How to Measure or Detect It

Measure a stimulus prompt by comparing variants on the same model, dataset, temperature, and route. The important question is not whether the cue sounds better; it is whether the production behavior improves without moving cost or risk in the wrong direction.

  • PromptAdherence: scores whether the response followed the added cue and the surrounding prompt instructions.
  • TaskCompletion: shows whether the cue improved the actual user goal, not just wording compliance.
  • Trace fields: compare llm.token_count.prompt, prompt version, model, route, and agent step for each variant.
  • Dashboard signals: watch eval-fail-rate-by-cohort, token-cost-per-trace, p99 latency, tool-call retry rate, and escalation rate.
  • User-feedback proxies: thumbs-down rate and manual audit disagreement often catch over-steered answers before aggregate scores move.
from fi.evals import PromptAdherence

evaluator = PromptAdherence()
# Run on rows with stimulus_prompt, user_input, and model_response.
# Compare score distributions by prompt_variant_id before rollout.

Common Mistakes

Most stimulus-prompt issues come from measurement gaps and instruction hierarchy confusion. The cue is small, but it can still steer the whole agent trajectory.

  • Turning the stimulus into a second system prompt. Keep policy boundaries in the system prompt; use the stimulus for local task guidance.
  • Testing one hand-picked example. Stimulus prompts overfit fast. Compare variants on a representative cohort with long-tail failures included.
  • Measuring wording instead of outcome. A cue can increase PromptAdherence while lowering TaskCompletion. Track both before merging.
  • Changing the cue and model together. If temperature, model, or route changes too, you cannot attribute the score movement.
  • Letting hints conflict with tools. A cue that says “answer directly” can suppress a needed retrieval or account-status tool call.

Frequently Asked Questions

What is a stimulus prompt?

A stimulus prompt is an auxiliary cue added to an LLM prompt to steer the model toward specific facts, reasoning steps, tone, tools, or output constraints. It is smaller and more task-local than a system prompt.
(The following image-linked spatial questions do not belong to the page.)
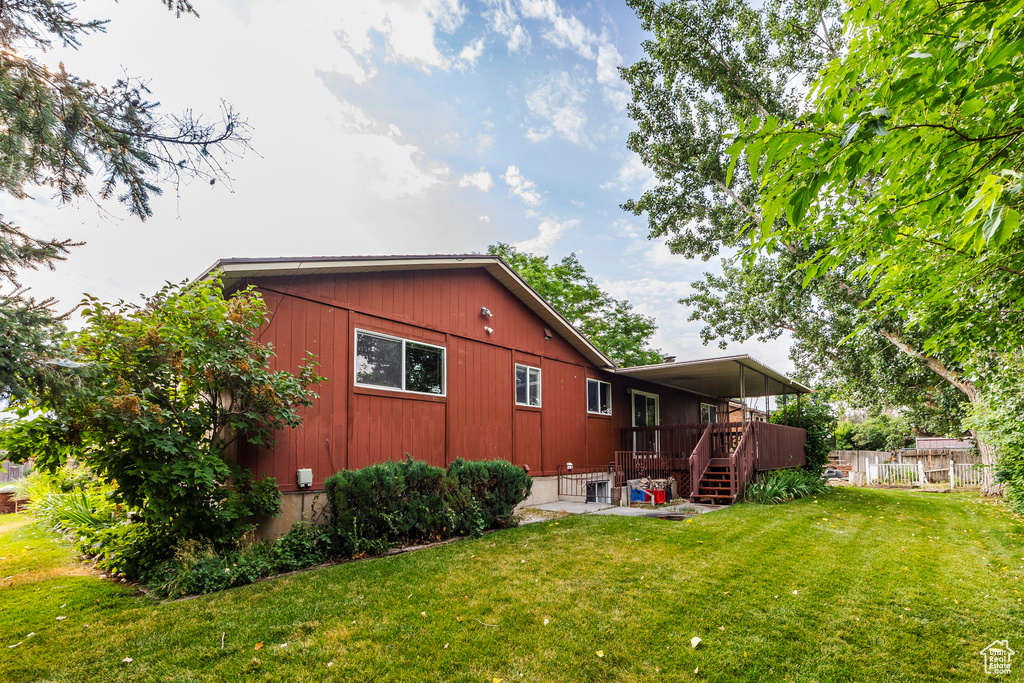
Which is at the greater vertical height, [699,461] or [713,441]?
[713,441]

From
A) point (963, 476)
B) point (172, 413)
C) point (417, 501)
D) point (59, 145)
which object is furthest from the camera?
point (963, 476)

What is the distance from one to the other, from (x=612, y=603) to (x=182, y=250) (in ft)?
36.7

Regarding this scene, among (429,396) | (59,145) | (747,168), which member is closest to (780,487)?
(747,168)

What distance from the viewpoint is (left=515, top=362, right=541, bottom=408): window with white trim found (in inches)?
456

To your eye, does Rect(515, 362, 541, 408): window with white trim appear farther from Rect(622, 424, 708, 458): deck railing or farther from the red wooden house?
Rect(622, 424, 708, 458): deck railing

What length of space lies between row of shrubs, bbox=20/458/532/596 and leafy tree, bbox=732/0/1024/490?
5457 millimetres

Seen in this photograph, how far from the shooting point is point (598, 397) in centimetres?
1456

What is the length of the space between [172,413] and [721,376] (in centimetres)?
1383

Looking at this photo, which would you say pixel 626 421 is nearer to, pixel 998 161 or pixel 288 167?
pixel 288 167

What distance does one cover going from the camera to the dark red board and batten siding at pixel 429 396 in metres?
7.23

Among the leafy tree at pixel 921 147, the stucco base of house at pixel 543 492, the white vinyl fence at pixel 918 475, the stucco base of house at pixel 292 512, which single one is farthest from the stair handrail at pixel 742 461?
the white vinyl fence at pixel 918 475

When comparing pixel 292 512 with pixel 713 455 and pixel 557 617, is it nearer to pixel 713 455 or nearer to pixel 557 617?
pixel 557 617

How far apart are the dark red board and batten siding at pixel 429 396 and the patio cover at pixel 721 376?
82.8 inches

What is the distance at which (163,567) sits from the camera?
526cm
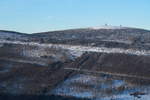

How is a stimulus prompt different from a system prompt?

A system prompt sets persistent role, policy, and boundaries for the model or agent. A stimulus prompt is a local cue inside a task, variant, or optimization run.

How do you measure a stimulus prompt?

FutureAGI compares stimulus prompt variants with PromptAdherence, TaskCompletion, and optimizer score curves from ProTeGi or GEPA. Trace fields such as `llm.token_count.prompt` help catch cost and latency regressions.